** Opening Text segment block **

By Anonymous User
Review Details
Reviewer has chosen to be Anonymous
Overall Impression: Good
Content:
Technical Quality of the paper: Good
Originality of the paper: Yes
Adequacy of the bibliography: Yes
Presentation:
Adequacy of the abstract: Yes
Introduction: background and motivation: Good
Organization of the paper: Satisfactory
Level of English: Satisfactory
Overall presentation: Good
Detailed Comments:
In the revised manuscript, the authors addressed most of my major concerns. In particular, they split the presentation of experimental results into two independent threads, and dropped some fragments of text that felt repetitive or irrelevant. The revised version reads much better. However, I still noticed a number of minor mistakes and omissions that need to be addressed in order to meet scientific standards. I’m listing them below – there are quite many of them, but they should be easy to address.
> prognostic health monitoring with vehicle failure prediction
in vehicle failure prediction?
> The proposed method is validated on the PETS2006 and the AVS2007 datasets
Citations should be provided for these datasets – they seem to be missing from the entire section 5.1.1
> The dataset comprises of 161 images,
comprises 161 images
> The current section
This section
> as depicted in Fig. 6:
Fig. 6 should be closer to this first reference to it.
> 1. The available set of labeled images is fed to
Numbered lists are usually used for relatively short statements. This enumeration here takes 3 pages, so it would be more natural to either split this text into subsubsections, or mark them otherwise (e.g. starting each of them with bold text ‘Stage 1’, ‘Stage 2’, etc.)
> uses them to derive meaningful attributes (or instances)
I guess this ‘or’ alternative alludes to that other cited paper, which used the term ‘instance’. Overall, it would be better to stick to the same term throughout the entire paper.
Fig. 5: The preferred placement of floats is at the top of the page.
> Next, the decision rules exploited by the rule-based classifier are defined.

** Closing Text segment block **
** Opening The data block **

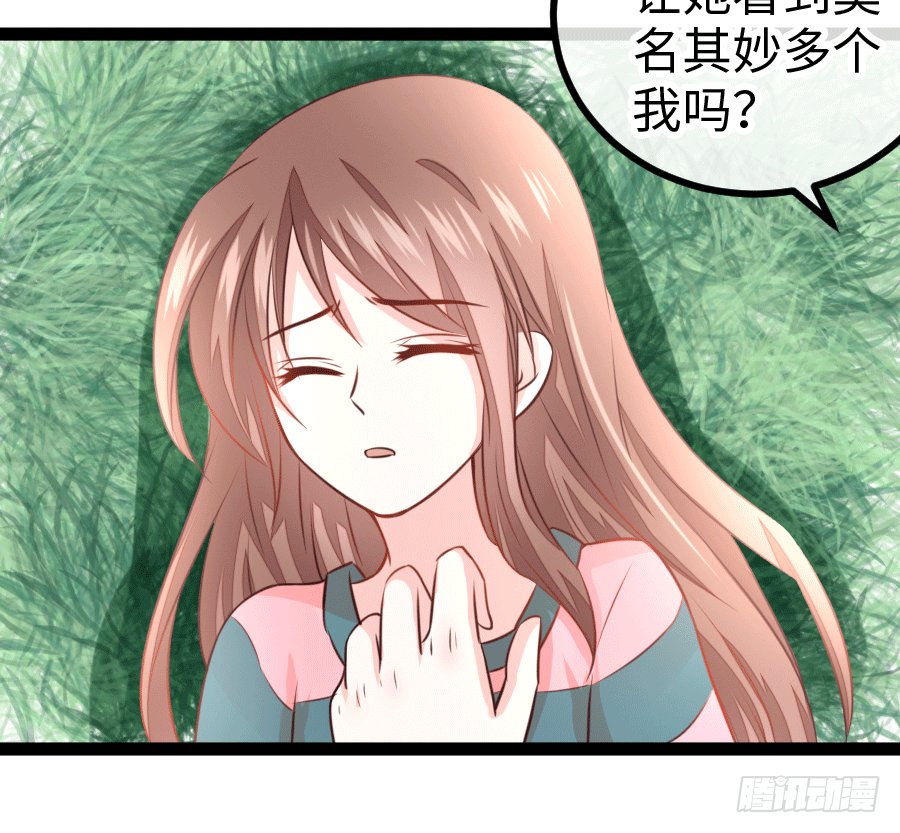 运动内衣？真没情趣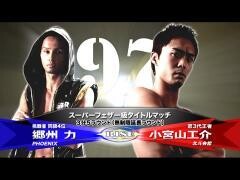 RISE激闘セレクション100「（王者）小宮山工介 vs（挑戦者） 郷州 力」
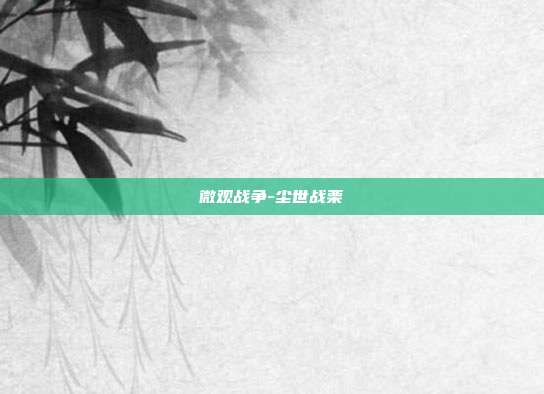 微观战争-尘世战栗
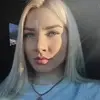 Отзыв от Роза Демина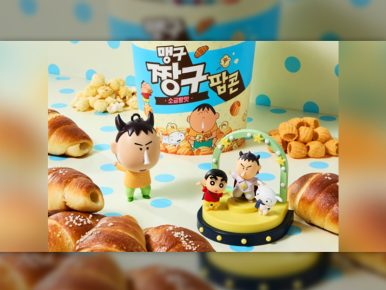 CGV, 소금빵맛 ‘맹구짱구 팝콘’ 출시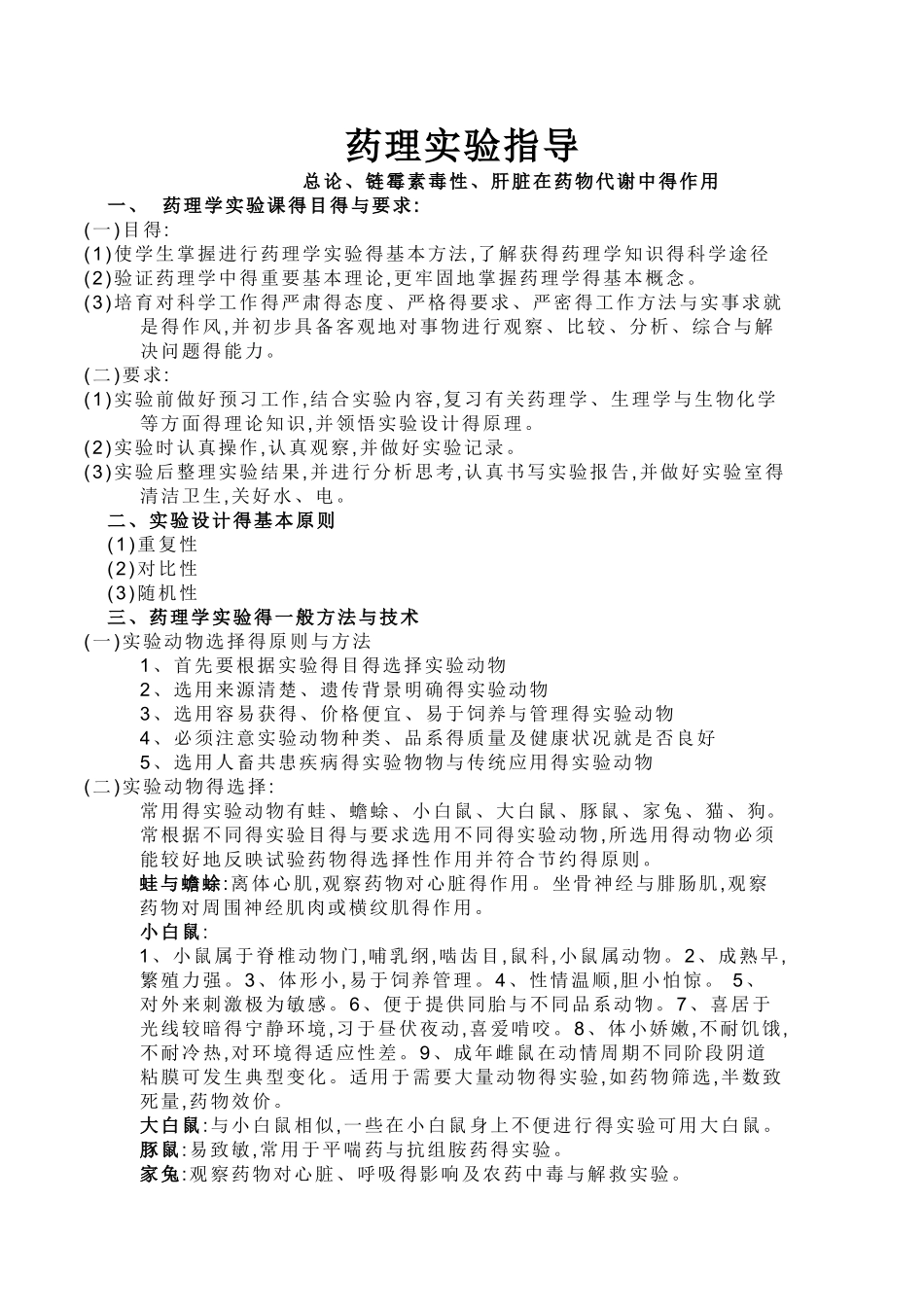 药理实验指导_第1页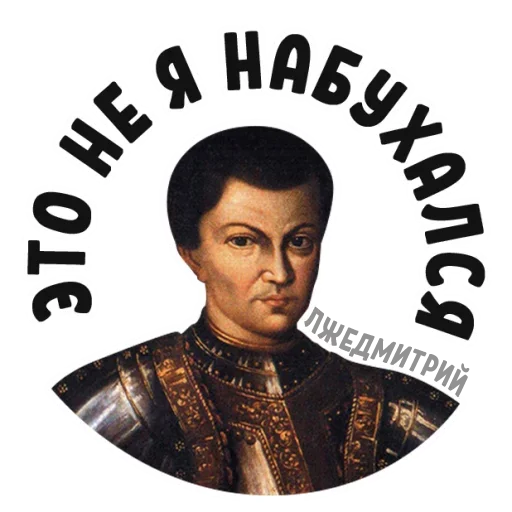 Набор стикеров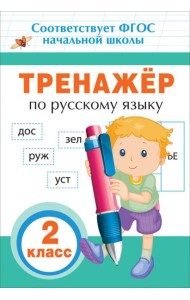 Тренажер по русскому языку. 2 класс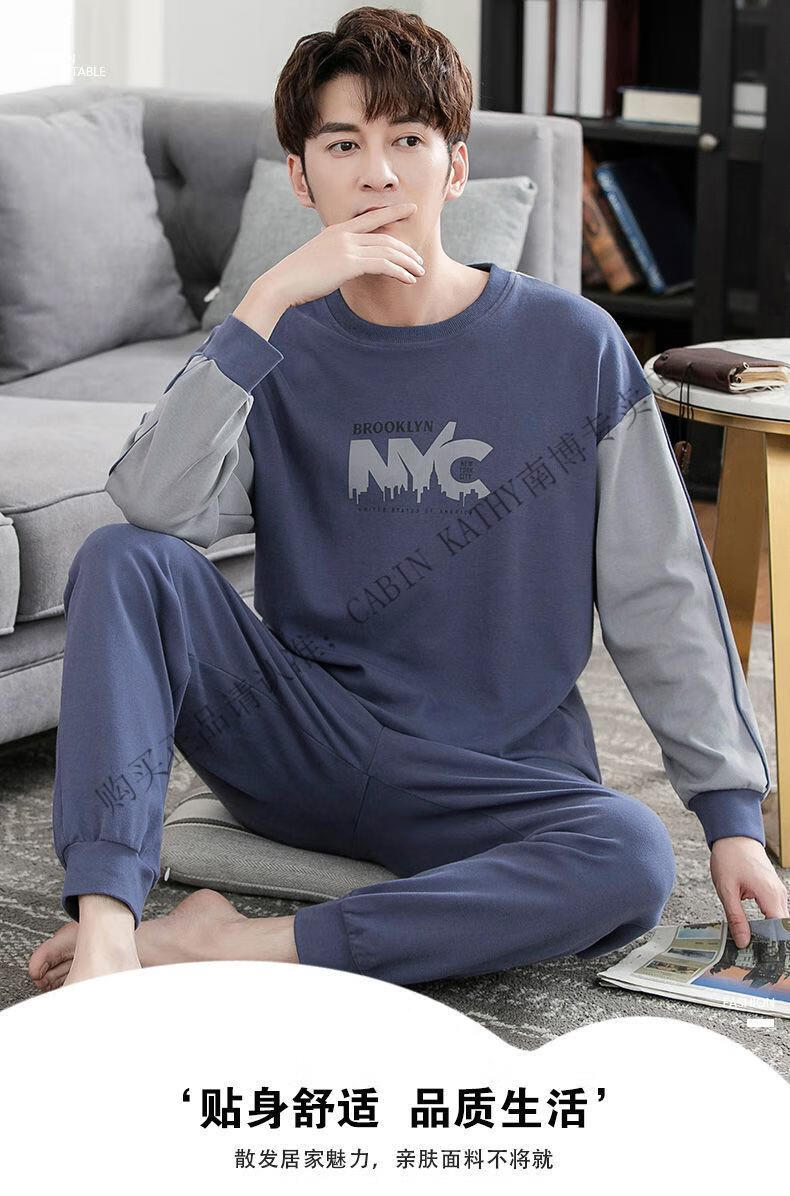 calvin kleinck内衣双面纯棉男士睡衣春秋冬长袖青年长袖大码宽松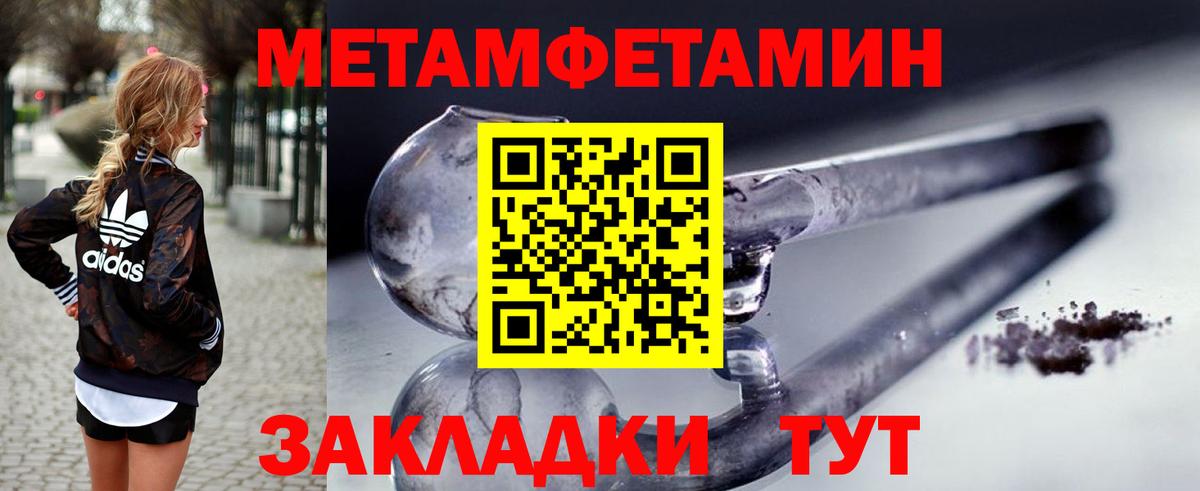 Миллерово  АМФЕТАМИН  Амфетамин  АМФЕТАМИН Premium  Вход с VPN 
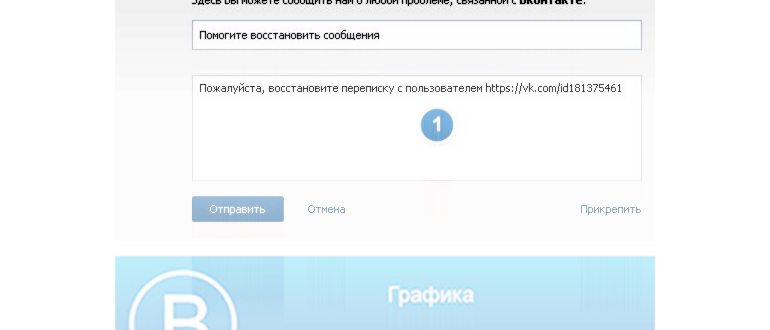 вост-сообщ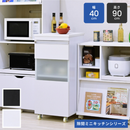 【お客様組立品】 隙間ミニキッチンシリーズ ラック キャビネット FKC-0005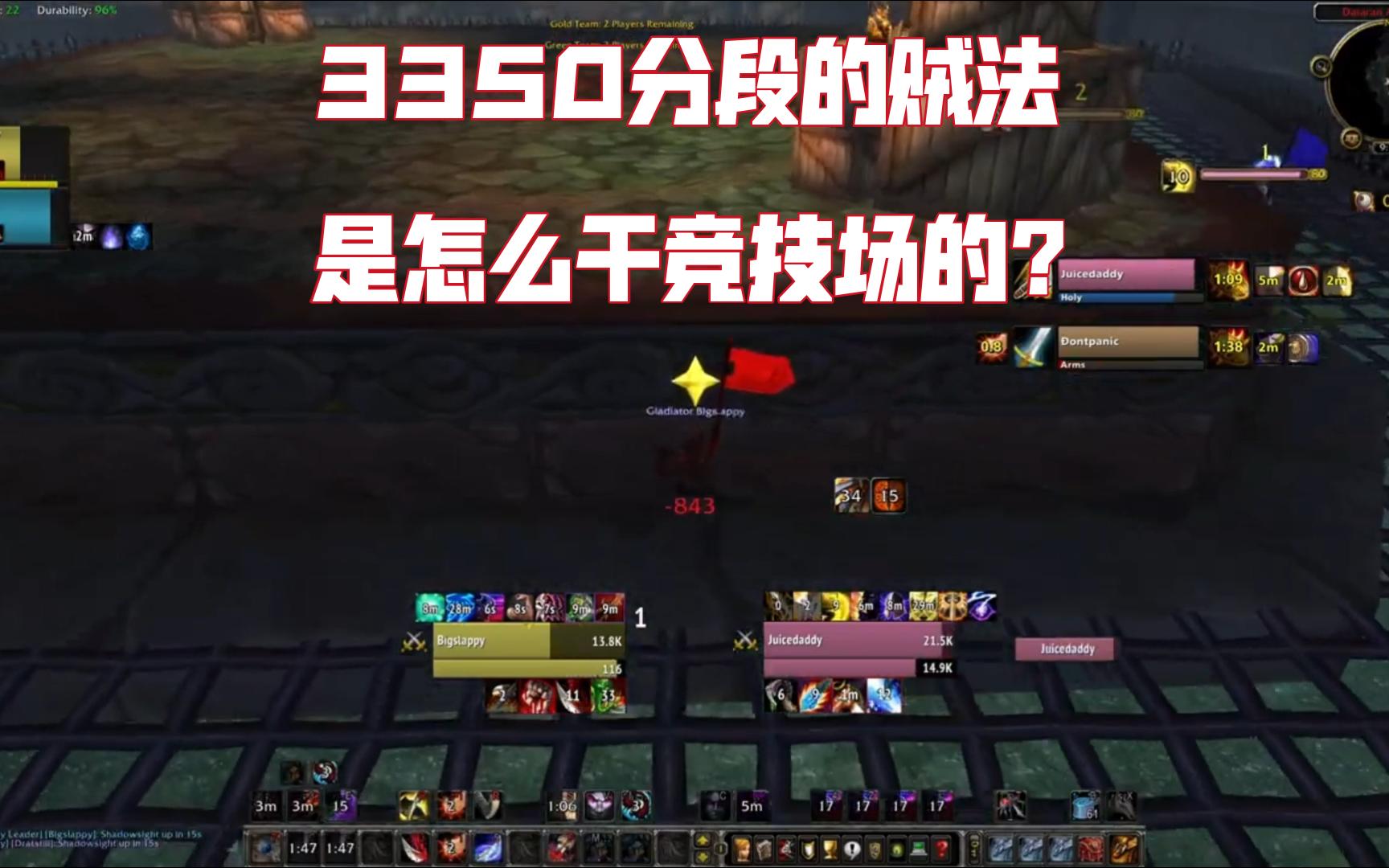 魔兽世界3350分段的贼法是怎么干竞技场的?俗话说贼法和谁都是55开,可我看他们怎么这么强力?哔哩哔哩bilibili魔兽世界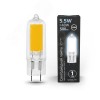 Лампа светодиодная LED 5.5 Вт 500 лм 4100К капсула нейтральный G4 AC 220В стеклянная Black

** Closing The data block **

**Problems and tasks:**
**1.** According to the peer review, where should floats such as Fig. 5 preferably be placed?
**2.** Continue the peer review from its final line.

**Answers to the problems:**
**1.** At the top of the page.

**2.**
Seems like it’s worth to start a new stage (Stage 4) here.
> A ”none of known” class is also created for ambiguous images which do not satisfy either decision rule.
Repetition: this has been stated just a few lines of text earlier.
Table 2: keep the same precision of all numbers, e.g. 50.0
The dataset names in Fig. 7 are unnaturally bulky – worth shrinking them.
Table 3: Table formatting (gridlines) is completely different from Table 7; this should be made uniform throughout the entire paper.
Baseline comparison: So it seems that this rule-based baseline model has been built manually by the authors. That’s kind-of OK, though why not use an existing decision rule/tree inducer (like C5.0 or C4.5) to induce such a rule, for the sake of greater objectivity? Also, it would be good to show that rule (judging from the context, there’s only one rule here).
p. 17
> the amount of time they encompass
the timespan they cover
Tables 4 and 5: Table captions should be placed at the top of the table.
> In the data, each vehicle is described by 8 specifications.
Feels like a term like ‘feature’ or ‘attribute’ would be more fitting here than ‘specification’.
> Thus, as in the previous use case, the symbolic component deals with two classes: healthy (negative class, as in ”vehicles not presenting failures”) and failing vehicles (positive class).
But Tables 4 and 5 show two alternative labellings for this dataset, respectively with two and five decision classes. So which one is ultimately used in the paper? If only one of them, then the other one should be completely discarded from the text. If both of them, then they should be clearly named (e.g. ‘binary classification’ and ‘fine-grained classification’) and referred to using these names.
> A few examples of these attributes can be seen in the first column of 6.
… of Table 6
> Subsequently (second block in Fig 3,
Subsequently (the second block in Fig 3),
> The neural component uses an LSTM neural network
Citation needed
> Within the neural component, an LSTM-autoencoder is trained to reconstruct sequences of time series data for healthy vehicles.
Many details are missing here: how was the history of trucks presented to the network, i.e. tokenized? What was the dimensionality of those tokens? What was the working dimensionality of the LSTM network? How was the model trained? I’m not expecting all the details necessary to reproduce these experiments, but at least some main details should be given, to improve the credibility of the authors' argument.
The curves in Fig. 8 are hard to distinguish, consider enlarging these plots.
> The missing data in the training set are handled by performing forward
filling,
Please explain briefly what you mean by that – I guess it’s repetition of the last known value, but that should be clearly stated.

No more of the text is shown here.